O que você pode falar sobre a cena europeia, considerando o espaço que o Reggae teve em países como Inglaterra, Alemanha e França, por exemplo?
Você sabia que na inglaterra os adolescentes brancos tem o costume de adotar a música negra como se fosse a dose de rebeldia deles? É o som que eles utilizam para se rebelar.
Na década de 1950 e 1960 a “geração windrush” trouxe muitos jamaicanos para a Inglaterra e eles trouxeram a música do seu pais consigo e esse música se tornou a trilha sonora para a rebeldia branca na juventude.
O que você está falando ainda é um traço contemporâneo.
Com certeza.
A cena de Jazz de Londres surge desse mesmo plano de fundo.
Sabe o que é engraçado?
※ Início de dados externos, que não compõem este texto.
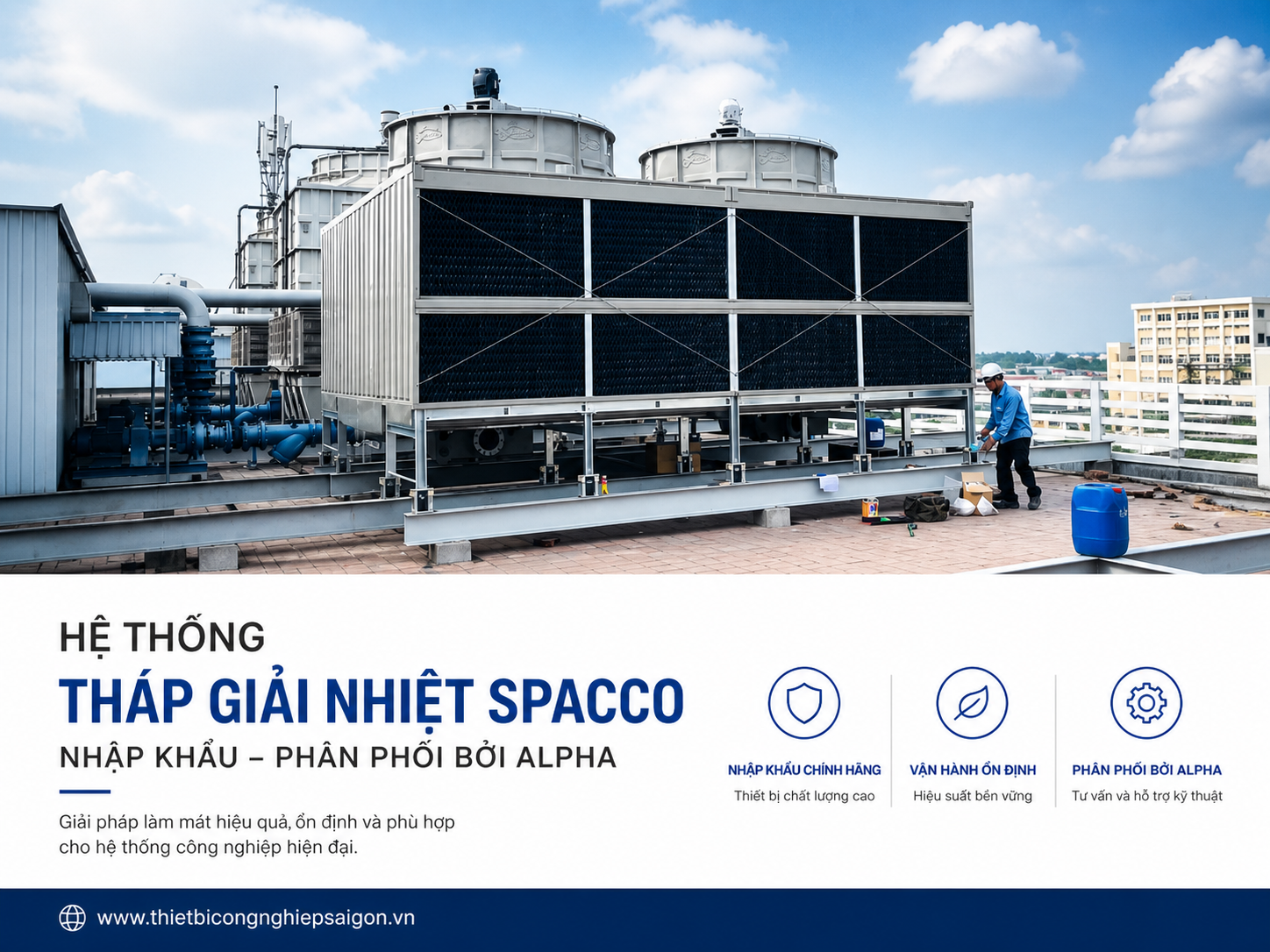 HỆ THỐNG
THÁP GIẢI NHIỆT SPACCO
NHẬP KHẨU – PHÂN PHỐI BỞI ALPHA

Giải pháp làm mát hiệu quả, ổn định và phù hợp cho hệ thống công nghiệp hiện đại.

NHẬP KHẨU CHÍNH HÃNG
Thiết bị chất lượng cao

VẬN HÀNH ỔN ĐỊNH
Hiệu suất bền vững

PHÂN PHỐI BỞI ALPHA
Tư vấn và hỗ trợ kỹ thuật

www.thietbicongnghiepsaigon.vn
Grande parte da música que é liberada em UK hoje em dia está conectada com a cultura do Sound System. Diversos estilos, como o Jungle, Grime, Dubstep e até mesmo a galera do Jazz. Se você ouvir vai perceber isso, eles trazem as lições que aprenderam da cultura Sound System.
A música eletrônica ainda é amplamente influenciada por isso.
Absolutamente. Os experimentos que foram criados nos estúdios da Jamaica são parte elementar da música popular.
7) Don, você passou alguns anos junto com o “Big Audio Dynamite” e também teve o projeto “Screaming Target”. Essa música influenciou muito a cena de 1980 e 1990 e eu queria que você comentasse um pouco sobre esses experimentos.
Fiquei cerca de 8 anos com o Big Audio Dynamite. A primeira coisa que posso dizer é que me sinto muito honrado pela oportunidade que tive de escrever música junto com o Mick Jones.
Tenho muito orgulho do Big Audio Dynamite, justamente por que era uma mistura do baixo da música jamaicana, beats de Nova York, Rock ‘N’ Roll e eu estava ali fazendo os samples e todas as coisas analógicas. Esses ingredientes que eu citei são coisas que eu gosto até hoje, por isso tenho tanto carinho por esse projeto.
8) Don, obrigado pela oportunidade. Eu cresci vendo seus documentários, aprendi e aprendo muito com você sempre. O que te mantém tão ativo, sempre produzindo música e os projetos audiovisuais?
O que me faz seguir trabalhando tanto? Bom, eu moro em Londre, tenho duas filhas adolescentes e é tudo MUITO caro!